ROC curve for Inception V3. Abbreviations: AUC, area under the curve; ROC, receiver operating characteristic.
It can be observed that changing the number of epochs does not have a very strong effect on the achieved accuracy. The number of layers used for training affects the achieved results. However, general observation is that overall deeper and more complex models performed better than the lesser deep classification models. In general, the experiments showed that different deep learning models had different levels of success in classifying dementia and non-dementia cases from MRI images.

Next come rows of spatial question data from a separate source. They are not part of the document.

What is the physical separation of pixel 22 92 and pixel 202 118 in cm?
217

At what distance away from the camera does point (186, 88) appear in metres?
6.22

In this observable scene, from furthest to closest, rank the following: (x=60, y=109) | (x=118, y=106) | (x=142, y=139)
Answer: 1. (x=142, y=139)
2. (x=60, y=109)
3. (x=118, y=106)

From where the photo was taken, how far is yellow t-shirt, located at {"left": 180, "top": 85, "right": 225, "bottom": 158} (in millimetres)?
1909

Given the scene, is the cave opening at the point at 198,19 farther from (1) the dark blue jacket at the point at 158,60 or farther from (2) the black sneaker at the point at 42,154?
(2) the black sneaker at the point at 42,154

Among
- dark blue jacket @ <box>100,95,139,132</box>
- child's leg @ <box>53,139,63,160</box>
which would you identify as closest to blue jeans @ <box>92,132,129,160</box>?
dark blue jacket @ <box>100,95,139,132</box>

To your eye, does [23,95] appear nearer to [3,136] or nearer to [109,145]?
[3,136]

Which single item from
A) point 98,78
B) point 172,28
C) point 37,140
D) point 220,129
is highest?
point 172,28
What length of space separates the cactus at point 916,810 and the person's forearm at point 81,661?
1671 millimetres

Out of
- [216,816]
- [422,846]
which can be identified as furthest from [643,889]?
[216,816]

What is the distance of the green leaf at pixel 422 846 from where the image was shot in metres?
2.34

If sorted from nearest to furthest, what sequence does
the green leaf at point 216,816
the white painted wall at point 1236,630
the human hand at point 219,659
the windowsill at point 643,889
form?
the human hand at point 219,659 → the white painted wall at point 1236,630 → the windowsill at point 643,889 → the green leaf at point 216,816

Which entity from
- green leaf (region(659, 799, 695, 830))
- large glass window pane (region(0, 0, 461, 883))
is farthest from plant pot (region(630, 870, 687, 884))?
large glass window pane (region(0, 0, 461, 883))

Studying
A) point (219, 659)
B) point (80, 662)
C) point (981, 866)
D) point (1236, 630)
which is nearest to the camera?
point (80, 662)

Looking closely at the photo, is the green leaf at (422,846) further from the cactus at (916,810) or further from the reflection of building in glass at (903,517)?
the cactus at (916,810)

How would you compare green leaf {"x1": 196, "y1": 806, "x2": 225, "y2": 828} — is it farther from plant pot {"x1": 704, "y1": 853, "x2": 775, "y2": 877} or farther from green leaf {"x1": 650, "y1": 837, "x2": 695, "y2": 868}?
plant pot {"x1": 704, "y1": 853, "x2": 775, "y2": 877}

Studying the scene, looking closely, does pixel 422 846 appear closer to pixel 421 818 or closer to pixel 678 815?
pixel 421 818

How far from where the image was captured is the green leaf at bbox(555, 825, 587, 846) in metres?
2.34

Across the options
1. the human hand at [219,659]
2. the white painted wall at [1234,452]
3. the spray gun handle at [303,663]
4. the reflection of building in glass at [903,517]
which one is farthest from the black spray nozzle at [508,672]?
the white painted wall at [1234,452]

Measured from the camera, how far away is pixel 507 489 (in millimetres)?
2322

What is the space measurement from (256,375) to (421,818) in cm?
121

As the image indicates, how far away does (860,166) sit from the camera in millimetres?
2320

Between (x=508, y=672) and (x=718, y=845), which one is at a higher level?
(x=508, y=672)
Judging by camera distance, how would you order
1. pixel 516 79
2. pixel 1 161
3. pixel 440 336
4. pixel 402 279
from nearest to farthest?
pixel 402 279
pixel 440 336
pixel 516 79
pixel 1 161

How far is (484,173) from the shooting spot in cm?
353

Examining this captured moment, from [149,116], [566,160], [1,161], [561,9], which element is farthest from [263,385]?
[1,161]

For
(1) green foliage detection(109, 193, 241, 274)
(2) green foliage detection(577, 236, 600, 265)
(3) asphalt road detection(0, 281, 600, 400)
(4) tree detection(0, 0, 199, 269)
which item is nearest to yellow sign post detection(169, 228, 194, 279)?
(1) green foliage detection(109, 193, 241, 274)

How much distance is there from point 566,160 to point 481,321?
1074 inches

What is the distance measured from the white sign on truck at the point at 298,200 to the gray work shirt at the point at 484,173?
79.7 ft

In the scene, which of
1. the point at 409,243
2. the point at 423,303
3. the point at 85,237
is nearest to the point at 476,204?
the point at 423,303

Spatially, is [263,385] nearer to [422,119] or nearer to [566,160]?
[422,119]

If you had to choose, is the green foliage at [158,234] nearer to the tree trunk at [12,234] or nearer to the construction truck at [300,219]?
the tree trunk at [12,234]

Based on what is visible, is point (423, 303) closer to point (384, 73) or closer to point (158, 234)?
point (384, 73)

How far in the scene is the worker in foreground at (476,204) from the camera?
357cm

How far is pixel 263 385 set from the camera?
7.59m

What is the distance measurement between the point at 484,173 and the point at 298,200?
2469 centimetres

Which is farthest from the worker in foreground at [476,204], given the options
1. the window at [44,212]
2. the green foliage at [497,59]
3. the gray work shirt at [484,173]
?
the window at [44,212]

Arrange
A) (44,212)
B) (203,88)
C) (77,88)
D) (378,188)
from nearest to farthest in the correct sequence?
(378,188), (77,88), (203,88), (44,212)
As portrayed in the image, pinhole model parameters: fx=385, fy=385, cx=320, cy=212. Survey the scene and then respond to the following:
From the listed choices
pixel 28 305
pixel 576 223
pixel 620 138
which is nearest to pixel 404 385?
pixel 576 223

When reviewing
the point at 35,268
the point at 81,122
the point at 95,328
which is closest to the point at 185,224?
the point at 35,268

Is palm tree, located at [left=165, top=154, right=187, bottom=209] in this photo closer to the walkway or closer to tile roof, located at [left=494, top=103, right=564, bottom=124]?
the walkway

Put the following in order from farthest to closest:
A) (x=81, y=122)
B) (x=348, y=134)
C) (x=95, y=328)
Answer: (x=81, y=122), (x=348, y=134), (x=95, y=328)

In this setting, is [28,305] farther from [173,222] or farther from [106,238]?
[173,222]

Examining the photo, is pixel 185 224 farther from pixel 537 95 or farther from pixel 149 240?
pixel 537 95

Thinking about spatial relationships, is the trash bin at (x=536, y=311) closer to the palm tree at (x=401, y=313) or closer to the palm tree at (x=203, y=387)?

Some models did well, while others found it difficult to tell the two classes apart. These results highlight how important it is to choose the right model and make changes to its structure to improve how it identifies dementia. More research is needed to find new methods and improvements to make deep learning models even better at diagnosing dementia, which is crucial for medical purposes.
CONCLUSION
This paper presents a detailed empirical analysis of how transfer learning techniques can be utilized for the classification of dementia from MRI images. By executing a set of experiments and detailed empirical analysis, this paper shows that transfer learning has the potential to significantly enhance classification accuracy by using various well-known deep learning models, such as VGG, ResNet, InceptionNet, EfficientNet, and DenseNet. The paper highlights the significance of pretrained models and transfer learning to overcome the challenges of limited and biased data in dementia diagnosis. Moreover, the study investigates the impact of different transfer learning strategies on classification accuracy. This provides valuable insights for improving model performance in dementia diagnosis. These findings are not only important for the improvement of automated diagnostic tools but also have the potential to support better intervention strategies. This can lead to better patient care outcomes. The paper suggests that exploring more complex layers of classification and incorporating diverse input data can further enhance classification accuracy.